40) JONATHAN PRYCE
Jonathan Pryce is another one of the old lions of the acting world — his screen credits stretch back to 1972. Yet he told The Telegraph in 2015 that he gets more fan mail for Game of Thrones than for anything else he’s done in his long career (just like Julian Glover), and he almost passed up the show:
"It’s a genre I don’t really respond to very well: swords, sorcery, fantasy things … But … when they sent the script and it was the role of High Sparrow … He has a very good storyline, a great character, and I could see no reason for not doing it. … Nobody emailed saying, ‘Marvellous, you’re doing King Lear, darling!’ But I did get, ‘Wow, you’re doing Game of Thrones!’ (amused) There was a feeling that I’d really made it at last."

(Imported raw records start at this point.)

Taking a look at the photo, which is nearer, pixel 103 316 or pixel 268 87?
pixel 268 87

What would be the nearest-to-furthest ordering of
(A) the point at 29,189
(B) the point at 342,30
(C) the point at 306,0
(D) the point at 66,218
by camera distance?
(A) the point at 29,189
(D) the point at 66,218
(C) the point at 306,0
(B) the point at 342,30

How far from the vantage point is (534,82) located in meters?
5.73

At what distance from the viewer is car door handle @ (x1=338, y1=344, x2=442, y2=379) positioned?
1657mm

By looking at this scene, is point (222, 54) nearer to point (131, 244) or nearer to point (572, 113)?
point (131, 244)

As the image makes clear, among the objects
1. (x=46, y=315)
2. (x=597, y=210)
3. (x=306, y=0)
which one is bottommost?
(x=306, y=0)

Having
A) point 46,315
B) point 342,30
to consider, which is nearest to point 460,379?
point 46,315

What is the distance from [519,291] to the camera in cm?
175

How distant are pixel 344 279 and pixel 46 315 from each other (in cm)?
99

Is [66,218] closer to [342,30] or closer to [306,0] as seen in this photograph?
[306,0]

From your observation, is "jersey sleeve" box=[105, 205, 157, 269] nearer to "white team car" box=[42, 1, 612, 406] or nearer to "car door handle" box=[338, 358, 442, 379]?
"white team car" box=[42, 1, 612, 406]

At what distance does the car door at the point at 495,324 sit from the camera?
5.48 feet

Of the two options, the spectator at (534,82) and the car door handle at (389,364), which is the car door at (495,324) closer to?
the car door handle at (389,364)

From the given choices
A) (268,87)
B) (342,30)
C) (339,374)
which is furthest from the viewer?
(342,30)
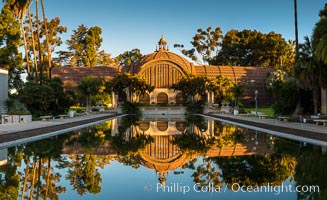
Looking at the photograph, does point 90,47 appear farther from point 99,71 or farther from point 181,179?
point 181,179

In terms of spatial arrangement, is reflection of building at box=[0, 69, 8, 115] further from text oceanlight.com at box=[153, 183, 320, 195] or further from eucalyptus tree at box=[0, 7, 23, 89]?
text oceanlight.com at box=[153, 183, 320, 195]

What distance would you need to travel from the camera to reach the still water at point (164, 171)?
298 inches

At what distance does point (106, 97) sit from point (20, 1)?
2874cm

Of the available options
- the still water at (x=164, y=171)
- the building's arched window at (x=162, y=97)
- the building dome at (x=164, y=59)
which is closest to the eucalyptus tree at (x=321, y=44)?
the still water at (x=164, y=171)

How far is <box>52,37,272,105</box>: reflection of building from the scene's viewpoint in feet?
225

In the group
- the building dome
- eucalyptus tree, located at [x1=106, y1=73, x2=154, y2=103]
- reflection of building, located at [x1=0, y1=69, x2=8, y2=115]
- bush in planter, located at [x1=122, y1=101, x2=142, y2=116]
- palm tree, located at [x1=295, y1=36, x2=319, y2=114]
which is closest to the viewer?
palm tree, located at [x1=295, y1=36, x2=319, y2=114]

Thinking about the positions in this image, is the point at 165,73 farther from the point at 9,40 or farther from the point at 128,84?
the point at 9,40

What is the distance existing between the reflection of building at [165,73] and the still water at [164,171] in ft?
175

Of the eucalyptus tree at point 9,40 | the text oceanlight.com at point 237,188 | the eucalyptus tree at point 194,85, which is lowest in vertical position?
the text oceanlight.com at point 237,188

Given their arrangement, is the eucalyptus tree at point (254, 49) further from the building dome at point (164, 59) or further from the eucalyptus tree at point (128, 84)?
the eucalyptus tree at point (128, 84)

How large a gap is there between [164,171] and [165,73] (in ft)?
195

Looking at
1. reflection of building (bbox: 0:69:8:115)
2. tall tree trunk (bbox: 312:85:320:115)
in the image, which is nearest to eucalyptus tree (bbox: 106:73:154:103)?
reflection of building (bbox: 0:69:8:115)

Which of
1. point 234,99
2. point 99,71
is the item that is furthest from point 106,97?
point 234,99

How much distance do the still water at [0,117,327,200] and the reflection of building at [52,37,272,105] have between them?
53.3m
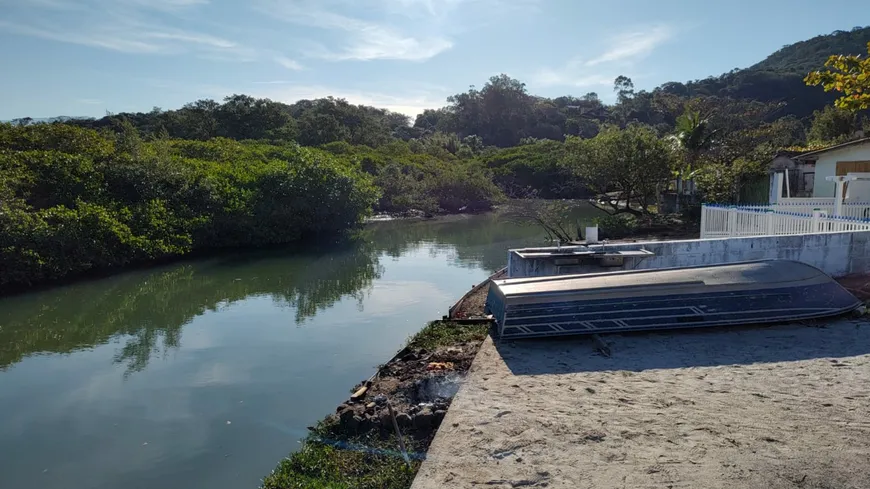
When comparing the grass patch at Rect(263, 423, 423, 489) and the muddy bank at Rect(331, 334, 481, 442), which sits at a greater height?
the muddy bank at Rect(331, 334, 481, 442)

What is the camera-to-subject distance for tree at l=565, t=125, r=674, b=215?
21547mm

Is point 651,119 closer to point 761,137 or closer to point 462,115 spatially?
point 462,115

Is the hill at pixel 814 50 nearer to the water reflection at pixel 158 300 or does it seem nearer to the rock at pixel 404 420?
the water reflection at pixel 158 300

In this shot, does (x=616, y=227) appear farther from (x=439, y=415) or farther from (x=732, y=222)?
(x=439, y=415)

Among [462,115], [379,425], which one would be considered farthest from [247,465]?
[462,115]

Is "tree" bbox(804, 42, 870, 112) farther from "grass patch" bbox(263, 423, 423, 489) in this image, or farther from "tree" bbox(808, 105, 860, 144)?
"tree" bbox(808, 105, 860, 144)

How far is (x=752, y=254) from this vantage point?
370 inches

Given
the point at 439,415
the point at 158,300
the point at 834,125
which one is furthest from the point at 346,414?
the point at 834,125

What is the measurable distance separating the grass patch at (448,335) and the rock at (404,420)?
2.28 m

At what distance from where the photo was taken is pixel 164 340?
35.8 feet

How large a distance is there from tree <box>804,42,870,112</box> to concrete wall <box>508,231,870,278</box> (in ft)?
15.9

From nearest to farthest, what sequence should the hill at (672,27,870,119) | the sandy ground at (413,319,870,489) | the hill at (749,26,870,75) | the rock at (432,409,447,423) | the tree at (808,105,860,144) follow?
the sandy ground at (413,319,870,489), the rock at (432,409,447,423), the tree at (808,105,860,144), the hill at (672,27,870,119), the hill at (749,26,870,75)

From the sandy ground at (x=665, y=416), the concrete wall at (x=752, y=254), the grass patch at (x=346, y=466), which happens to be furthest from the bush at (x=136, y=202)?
the sandy ground at (x=665, y=416)

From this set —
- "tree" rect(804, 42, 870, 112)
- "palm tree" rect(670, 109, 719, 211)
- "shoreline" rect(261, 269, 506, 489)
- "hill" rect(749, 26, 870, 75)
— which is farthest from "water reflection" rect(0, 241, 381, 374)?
"hill" rect(749, 26, 870, 75)
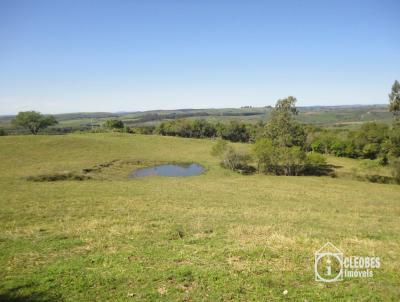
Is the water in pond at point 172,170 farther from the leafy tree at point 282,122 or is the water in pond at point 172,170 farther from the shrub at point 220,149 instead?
the leafy tree at point 282,122

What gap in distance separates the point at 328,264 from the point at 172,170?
49253 millimetres

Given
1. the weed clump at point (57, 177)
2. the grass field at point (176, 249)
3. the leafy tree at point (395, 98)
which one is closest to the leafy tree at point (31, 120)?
the weed clump at point (57, 177)

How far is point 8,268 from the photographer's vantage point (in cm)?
973

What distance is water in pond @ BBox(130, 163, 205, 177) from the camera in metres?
54.0

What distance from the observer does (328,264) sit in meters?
10.1

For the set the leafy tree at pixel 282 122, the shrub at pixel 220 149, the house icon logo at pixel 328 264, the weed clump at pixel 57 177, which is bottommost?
the weed clump at pixel 57 177

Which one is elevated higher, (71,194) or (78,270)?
(78,270)

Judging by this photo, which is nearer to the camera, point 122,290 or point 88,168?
point 122,290

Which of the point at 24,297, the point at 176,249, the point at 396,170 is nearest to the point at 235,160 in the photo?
the point at 396,170

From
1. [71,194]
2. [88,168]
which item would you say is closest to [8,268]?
[71,194]

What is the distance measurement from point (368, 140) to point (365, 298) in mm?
88950

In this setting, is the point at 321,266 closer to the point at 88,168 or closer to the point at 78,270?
the point at 78,270

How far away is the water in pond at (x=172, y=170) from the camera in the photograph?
53969 millimetres

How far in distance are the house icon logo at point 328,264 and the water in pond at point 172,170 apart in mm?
43299
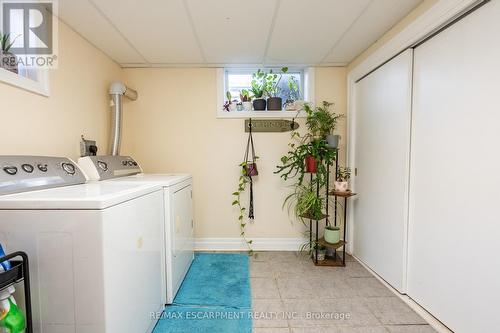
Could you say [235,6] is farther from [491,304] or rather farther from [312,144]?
[491,304]

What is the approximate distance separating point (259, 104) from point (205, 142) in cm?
75

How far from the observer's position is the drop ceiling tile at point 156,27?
5.07 feet

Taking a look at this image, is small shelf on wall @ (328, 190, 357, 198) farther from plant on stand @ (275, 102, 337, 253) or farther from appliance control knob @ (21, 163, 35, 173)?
appliance control knob @ (21, 163, 35, 173)

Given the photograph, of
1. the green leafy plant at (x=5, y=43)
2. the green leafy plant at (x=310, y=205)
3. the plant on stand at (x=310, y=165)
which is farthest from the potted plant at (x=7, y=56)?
the green leafy plant at (x=310, y=205)

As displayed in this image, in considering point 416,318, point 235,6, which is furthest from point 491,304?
point 235,6

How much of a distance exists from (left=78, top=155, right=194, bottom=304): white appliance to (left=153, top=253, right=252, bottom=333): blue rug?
0.33ft

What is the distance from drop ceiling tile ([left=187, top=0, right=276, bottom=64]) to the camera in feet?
5.13

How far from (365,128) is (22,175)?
2573 mm

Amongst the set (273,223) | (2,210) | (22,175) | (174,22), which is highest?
(174,22)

A sampling of Pryce’s many film roles includes Mr. Dark in Something Wicked This Way Comes (1985), Juan Peron in Evita (1996), Elliot Carver in Tomorrow Never Dies (1997) and Governor Weatherby Swan in Disney’s The Pirates of The Caribbean film series (3003-2007, above). He hasn’t neglected TV, appearing on notable series such as Roger Doesn’t Live Here Anymore (1981), Selling Hitler (1991), Clone (2008), Wolf Hall (2015) and Taboo (2017, currently airing, with a slew of Thrones alumni).
One of Pryce’s best-remembered performances is of Sam Lowry in Terry Gilliam’s masterpiece Brazil (1985, above, with Charles McKeown). He’s also conquered the stage at the highest levels, with leading roles in classics like Hamlet (for which he won a 1980 Laurence Olivier Award), The Merchant of Venice and King Lear. Like Thrones castmate Julian Glover, Pryce was made a Commander of the Order of the British Empire “for his services to drama.”
In 2017, Pryce can be seen in The Wife and The Man Who Invented Christmas. He’ll be in Terry Gilliam’s The Man Who Killed Don Quixote in 2018.